I thought for a moment, then said, “You’re suggesting that the car thieves ran her down as they escaped?”

She hesitated. “Stated thus baldly it sounds unconvincing, I admit. But... I don’t think ‘coincidence’ describes the way the two fit together either.” She examined the form in her hand while I waited.

“Yes,” Ginny said, then looked up at me. “I thought I noticed that name. She was an employee of The Wedge, R. J. It might not mean anything, of course, but Judy did seem to hide away this form, as if she were holding it back to show you.”

“Yeah,” I said. “Maybe.”

I didn’t like what was happening. When Ginny’s arguments and my instincts pointed the same way, we had never been wrong on a case that I could remember.

Part III

I got over to the mall at quarter to eleven and wandered into the office complex through the reception area. After saying hello to a couple of familiar faces and ducking more than a couple of questions, I headed to the interior where the private offices were. As I approached Judy’s office door I heard a sound, probably a file drawer closing, and for some reason that made me step quietly and look before I entered. What I saw, from the rear, was a young woman of medium height, thin as a stick, and with long, straight brown hair. She was searching rapidly through the things on Judy’s desk and not finding what she wanted. She stopped, raised a hand to her chin as if thinking, and then, as I had the previous evening, she raised the blotter pad and looked beneath it.

After another five seconds I tapped on the door, just to get a reaction, but she only turned briefly and said, “Come on in, whoever you are. You can help me look.”
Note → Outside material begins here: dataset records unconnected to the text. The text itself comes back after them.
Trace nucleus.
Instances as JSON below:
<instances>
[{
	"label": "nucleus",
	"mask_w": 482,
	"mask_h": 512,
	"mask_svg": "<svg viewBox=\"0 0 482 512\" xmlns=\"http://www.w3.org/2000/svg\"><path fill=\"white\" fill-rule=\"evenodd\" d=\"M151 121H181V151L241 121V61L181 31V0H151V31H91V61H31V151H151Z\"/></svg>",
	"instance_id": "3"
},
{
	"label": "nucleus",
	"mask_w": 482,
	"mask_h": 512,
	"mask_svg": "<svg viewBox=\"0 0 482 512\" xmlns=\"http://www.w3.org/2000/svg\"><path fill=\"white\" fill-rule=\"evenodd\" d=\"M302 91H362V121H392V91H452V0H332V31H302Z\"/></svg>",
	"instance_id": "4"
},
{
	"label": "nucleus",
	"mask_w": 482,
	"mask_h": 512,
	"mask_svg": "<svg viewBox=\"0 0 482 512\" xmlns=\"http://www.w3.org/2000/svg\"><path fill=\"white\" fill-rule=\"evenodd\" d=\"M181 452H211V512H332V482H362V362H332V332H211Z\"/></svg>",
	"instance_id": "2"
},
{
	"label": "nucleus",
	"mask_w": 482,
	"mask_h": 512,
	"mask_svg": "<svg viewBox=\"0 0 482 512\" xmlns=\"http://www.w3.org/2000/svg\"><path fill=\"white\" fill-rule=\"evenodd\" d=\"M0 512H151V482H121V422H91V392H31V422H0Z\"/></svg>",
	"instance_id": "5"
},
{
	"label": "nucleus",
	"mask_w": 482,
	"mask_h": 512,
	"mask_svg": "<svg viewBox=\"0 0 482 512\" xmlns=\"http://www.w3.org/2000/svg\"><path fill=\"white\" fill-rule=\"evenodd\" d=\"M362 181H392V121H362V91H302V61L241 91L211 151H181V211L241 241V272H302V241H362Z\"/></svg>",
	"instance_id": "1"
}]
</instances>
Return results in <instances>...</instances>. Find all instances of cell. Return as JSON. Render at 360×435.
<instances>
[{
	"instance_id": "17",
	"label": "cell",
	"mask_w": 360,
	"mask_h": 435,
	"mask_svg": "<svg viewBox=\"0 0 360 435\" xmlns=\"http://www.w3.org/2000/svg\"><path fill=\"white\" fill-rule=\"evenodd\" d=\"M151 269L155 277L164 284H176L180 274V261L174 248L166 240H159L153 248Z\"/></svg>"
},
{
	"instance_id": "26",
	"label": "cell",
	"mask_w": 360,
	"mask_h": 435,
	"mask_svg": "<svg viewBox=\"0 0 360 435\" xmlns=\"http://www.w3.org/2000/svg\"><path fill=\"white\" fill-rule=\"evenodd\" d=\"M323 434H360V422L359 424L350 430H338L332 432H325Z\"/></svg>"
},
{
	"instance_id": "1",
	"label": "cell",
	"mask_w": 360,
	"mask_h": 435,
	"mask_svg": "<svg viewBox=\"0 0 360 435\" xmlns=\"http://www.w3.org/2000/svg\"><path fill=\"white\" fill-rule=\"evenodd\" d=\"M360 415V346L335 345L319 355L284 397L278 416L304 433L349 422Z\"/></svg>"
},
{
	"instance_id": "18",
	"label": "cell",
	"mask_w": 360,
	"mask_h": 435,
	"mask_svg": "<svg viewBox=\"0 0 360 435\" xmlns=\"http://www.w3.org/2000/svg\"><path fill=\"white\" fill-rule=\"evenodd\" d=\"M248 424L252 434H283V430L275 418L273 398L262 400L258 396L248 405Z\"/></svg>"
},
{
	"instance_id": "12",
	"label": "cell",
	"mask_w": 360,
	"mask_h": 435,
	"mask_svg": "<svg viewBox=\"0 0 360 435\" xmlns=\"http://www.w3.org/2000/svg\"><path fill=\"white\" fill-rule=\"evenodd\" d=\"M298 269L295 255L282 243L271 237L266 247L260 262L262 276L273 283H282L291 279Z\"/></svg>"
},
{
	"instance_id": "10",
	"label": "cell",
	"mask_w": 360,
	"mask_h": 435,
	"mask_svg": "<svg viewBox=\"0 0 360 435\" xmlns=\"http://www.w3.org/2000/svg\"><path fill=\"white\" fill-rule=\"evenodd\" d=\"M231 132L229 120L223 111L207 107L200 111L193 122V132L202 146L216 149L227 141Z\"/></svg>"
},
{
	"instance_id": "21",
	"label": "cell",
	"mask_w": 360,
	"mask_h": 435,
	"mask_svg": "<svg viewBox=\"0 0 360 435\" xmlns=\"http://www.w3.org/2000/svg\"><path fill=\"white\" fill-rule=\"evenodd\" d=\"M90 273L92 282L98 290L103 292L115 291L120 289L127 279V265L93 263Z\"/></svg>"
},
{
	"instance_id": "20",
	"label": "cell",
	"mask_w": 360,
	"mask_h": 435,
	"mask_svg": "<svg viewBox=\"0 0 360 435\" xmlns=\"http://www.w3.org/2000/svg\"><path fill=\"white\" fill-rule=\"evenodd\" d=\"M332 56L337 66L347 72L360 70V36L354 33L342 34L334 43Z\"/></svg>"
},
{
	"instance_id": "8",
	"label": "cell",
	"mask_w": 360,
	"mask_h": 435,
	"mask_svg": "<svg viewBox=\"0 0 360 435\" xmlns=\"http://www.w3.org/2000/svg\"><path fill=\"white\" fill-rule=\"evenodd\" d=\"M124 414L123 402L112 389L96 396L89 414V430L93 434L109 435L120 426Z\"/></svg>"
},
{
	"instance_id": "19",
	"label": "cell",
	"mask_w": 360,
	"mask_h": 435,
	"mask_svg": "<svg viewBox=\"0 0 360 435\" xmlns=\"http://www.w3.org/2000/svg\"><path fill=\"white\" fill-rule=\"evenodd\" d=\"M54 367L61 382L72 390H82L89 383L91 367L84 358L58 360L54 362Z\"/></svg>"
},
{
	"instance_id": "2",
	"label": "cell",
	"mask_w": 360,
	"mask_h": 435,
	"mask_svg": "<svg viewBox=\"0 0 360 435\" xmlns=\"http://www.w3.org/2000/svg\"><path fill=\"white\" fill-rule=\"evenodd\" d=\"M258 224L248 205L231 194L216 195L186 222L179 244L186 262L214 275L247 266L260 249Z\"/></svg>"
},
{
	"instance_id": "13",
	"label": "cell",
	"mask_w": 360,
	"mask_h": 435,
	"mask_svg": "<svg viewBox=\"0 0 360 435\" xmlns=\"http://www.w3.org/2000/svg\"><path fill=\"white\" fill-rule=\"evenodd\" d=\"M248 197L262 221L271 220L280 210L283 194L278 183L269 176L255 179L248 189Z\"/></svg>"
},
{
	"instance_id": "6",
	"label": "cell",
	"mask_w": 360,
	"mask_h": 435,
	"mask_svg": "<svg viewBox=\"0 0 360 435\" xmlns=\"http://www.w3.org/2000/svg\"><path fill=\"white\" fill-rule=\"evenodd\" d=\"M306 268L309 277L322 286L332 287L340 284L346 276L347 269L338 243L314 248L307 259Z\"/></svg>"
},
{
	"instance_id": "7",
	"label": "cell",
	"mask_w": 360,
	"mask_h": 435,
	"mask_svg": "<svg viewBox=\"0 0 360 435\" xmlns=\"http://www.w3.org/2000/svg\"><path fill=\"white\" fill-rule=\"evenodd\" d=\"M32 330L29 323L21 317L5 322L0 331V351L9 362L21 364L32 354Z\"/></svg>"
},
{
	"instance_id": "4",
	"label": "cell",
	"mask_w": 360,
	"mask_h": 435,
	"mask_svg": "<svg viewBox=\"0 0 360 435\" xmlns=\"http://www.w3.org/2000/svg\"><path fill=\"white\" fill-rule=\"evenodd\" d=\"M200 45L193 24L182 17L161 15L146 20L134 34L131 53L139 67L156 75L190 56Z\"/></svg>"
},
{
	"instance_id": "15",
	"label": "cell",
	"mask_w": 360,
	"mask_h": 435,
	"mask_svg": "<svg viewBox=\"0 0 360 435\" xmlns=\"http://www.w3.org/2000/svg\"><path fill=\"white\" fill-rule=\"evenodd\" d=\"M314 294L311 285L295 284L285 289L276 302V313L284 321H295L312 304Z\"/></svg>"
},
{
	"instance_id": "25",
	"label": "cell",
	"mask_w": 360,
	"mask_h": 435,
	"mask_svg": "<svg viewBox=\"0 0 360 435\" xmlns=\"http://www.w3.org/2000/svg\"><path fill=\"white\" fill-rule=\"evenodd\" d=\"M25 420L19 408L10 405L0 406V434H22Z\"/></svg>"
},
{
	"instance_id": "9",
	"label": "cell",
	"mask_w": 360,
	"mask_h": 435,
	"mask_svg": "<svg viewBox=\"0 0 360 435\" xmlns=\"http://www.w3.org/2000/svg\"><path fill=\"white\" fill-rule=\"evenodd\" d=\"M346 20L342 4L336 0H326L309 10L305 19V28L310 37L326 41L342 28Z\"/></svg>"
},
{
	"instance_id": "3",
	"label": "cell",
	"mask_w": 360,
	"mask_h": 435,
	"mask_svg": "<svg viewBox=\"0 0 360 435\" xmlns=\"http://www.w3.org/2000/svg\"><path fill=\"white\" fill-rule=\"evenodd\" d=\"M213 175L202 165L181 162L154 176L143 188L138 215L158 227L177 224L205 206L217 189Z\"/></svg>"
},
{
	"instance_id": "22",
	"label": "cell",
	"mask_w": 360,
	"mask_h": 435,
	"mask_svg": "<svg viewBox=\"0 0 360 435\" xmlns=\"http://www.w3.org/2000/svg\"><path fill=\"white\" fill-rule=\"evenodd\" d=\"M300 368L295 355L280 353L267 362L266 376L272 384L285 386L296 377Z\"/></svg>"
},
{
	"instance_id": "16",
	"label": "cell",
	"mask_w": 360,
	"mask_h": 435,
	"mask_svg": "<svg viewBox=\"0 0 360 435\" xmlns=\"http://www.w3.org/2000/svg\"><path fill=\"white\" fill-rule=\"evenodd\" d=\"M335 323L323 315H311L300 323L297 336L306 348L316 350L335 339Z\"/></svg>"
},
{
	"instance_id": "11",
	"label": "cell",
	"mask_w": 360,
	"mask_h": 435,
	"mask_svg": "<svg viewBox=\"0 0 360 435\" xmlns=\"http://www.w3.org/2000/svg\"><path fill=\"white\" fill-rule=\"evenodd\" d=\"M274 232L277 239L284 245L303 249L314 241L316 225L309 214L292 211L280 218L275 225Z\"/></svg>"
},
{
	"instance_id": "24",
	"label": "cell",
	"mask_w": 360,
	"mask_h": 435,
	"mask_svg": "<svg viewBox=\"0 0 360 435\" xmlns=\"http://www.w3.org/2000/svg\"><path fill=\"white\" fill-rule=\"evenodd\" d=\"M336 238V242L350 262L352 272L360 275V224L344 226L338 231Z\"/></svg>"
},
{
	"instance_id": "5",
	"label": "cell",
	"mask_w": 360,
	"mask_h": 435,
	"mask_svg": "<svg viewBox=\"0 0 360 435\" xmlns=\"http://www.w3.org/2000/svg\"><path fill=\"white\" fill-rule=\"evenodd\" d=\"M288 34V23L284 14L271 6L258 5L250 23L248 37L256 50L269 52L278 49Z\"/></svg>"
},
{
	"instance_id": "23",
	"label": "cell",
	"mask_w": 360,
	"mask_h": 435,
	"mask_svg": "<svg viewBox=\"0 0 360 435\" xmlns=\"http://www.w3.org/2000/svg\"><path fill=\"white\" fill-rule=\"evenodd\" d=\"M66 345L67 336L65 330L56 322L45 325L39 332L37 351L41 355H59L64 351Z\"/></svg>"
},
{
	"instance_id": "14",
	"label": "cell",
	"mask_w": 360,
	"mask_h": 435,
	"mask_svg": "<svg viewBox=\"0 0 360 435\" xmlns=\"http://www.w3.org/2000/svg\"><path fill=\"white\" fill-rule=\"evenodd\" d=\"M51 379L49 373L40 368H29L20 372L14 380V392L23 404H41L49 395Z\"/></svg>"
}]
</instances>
“What are we looking for?” I asked, as I slipped around to the front of the desk where I could see her better: frameless glasses and no makeup on a small-featured, somewhat pretty face. She was new to me, but she wore a mall identity pin that read Barbara Becker, Program Coordinator.

“You’re Mr. Carr, aren’t you?” she said, looking away quickly from my birthmarked face. “So you know about Judy. They say she’ll pull through, but the whole thing is just so terrible that I feel like going home and crying.” She shook her head sadly, but then continued in a perky tone, “Oh! I’m Barb Becker, by the way, and what I can’t find is an insurance claim form. It’s for one of my Christmas Temps. She was killed by a hit-and-run driver out in the parking lot last week. Another horrible thing.” She gestured vaguely and made a deeper frown. “You didn’t hear that. We’re not supposed to say negative things about Speedway Mall.” She picked up a cigarette from the desk and lit it with Judy’s lighter.